Directions:
a: Answer these questions about the forum post on the site protest, giving one short answer per line.
(i) On what date was the site shut down?
(ii) Roughly what percentage of the people who wrote in about the protest thought the poster was off his rocker?
(iii) Which outlet covered the story?
b: Continue the forum post on the site protest from its final sentence.

# Augst 13-14 Site Protest Info



## ScottW (Aug 14, 2002)

Hello,

Yesterday, August 13th, I took the privilage to shutdown the site for a 24 hour protest against the "vocal minority" in the Mac community who continue to rag on Apple for everything they produce.

I for one know that my protest will do little to stop the hatred or those posts from happening on this system. My goal was not to stop it, but to project a loud voice from the silent majority who do stand behind Apple and what they have to offer.

I exercised my freedom of speech by using this medium to protest what I find to be a stench in the Mac community. My protest has been and continues to be a success.

Although not official numbers, only about 8% of those who wrote me to comment on the protest thought I was off my rocker, everyone else was 100% supportive.

MacObserver covered the story and you can read it here.

Record extracts:
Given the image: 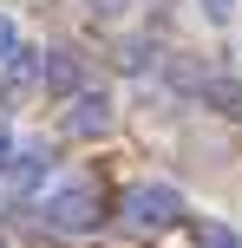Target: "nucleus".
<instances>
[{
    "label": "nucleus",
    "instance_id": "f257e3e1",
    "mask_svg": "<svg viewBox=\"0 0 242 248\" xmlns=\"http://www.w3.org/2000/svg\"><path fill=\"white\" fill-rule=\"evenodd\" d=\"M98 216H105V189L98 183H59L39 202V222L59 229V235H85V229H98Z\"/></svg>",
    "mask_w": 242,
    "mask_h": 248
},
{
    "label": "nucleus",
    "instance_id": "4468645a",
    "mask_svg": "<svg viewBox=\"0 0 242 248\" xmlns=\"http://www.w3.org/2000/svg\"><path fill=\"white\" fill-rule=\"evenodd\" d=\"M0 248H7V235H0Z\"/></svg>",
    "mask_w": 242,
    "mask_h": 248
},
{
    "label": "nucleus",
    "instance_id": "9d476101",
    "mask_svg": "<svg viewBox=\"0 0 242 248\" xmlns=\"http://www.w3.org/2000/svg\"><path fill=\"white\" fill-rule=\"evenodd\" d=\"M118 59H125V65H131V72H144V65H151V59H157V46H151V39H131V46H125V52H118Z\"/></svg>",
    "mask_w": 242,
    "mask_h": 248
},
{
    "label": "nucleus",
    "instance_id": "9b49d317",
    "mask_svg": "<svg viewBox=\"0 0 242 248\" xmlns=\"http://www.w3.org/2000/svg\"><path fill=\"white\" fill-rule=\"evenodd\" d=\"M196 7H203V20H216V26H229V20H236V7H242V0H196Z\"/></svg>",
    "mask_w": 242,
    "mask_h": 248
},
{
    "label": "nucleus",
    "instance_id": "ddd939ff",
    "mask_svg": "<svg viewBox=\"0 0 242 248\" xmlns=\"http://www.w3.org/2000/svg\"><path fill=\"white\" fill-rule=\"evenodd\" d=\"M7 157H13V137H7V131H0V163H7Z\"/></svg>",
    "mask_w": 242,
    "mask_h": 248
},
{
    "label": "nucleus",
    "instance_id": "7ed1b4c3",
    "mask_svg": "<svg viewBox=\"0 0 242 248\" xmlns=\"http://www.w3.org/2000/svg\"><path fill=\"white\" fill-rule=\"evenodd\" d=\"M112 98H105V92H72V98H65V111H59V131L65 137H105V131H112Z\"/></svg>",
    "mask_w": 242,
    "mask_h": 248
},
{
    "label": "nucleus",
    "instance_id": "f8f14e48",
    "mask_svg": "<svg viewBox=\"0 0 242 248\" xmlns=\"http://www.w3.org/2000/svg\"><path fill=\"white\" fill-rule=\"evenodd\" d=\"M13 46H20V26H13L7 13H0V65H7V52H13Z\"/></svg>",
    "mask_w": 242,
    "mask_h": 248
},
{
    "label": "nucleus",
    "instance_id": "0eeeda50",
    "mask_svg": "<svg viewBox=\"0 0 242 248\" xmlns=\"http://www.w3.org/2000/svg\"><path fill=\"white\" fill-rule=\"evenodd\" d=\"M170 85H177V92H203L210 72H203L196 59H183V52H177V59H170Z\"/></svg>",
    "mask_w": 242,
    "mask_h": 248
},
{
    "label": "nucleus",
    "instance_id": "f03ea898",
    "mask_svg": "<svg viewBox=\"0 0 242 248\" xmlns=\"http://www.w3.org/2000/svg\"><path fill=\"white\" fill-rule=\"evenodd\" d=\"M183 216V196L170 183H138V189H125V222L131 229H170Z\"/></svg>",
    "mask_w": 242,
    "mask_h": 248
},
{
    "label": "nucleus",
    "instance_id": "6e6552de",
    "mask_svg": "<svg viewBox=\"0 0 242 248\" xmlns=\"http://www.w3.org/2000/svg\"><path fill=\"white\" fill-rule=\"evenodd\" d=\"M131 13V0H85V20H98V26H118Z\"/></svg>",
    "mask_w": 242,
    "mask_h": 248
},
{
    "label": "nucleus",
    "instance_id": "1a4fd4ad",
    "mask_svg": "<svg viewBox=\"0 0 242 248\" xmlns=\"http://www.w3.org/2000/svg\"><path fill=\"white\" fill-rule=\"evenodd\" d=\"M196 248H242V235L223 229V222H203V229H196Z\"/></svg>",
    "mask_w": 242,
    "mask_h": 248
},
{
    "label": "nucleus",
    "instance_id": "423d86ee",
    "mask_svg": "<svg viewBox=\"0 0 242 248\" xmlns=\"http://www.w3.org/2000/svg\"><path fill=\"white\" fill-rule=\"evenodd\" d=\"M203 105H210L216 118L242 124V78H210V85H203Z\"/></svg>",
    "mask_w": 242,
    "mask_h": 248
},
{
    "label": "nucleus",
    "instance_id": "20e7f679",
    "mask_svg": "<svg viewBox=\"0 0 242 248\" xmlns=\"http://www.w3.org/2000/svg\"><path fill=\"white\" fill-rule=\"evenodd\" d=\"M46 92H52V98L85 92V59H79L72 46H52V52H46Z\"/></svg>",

Task responses:
a:
(i) August 13th
(ii) About 8%
(iii) MacObserver

b:
I appreciate your patience during this protest and we can get back to business to support the platform we all love, Mac.

Admin

PS - Public comments can be posted in Site Discussion or Opinion forums.


----------



## ScottW (Aug 14, 2002)

Posted for Emphasis:

The protest was NOT out of reaction for any threads posted on this site, nor in an attempt to stop negative view points from being expressed. The purpose was a protest, a way of getting a point without using conventional means. This protest had little to do with this site (although such negative views are expressed here) and more to do with the Mac Community as a whole.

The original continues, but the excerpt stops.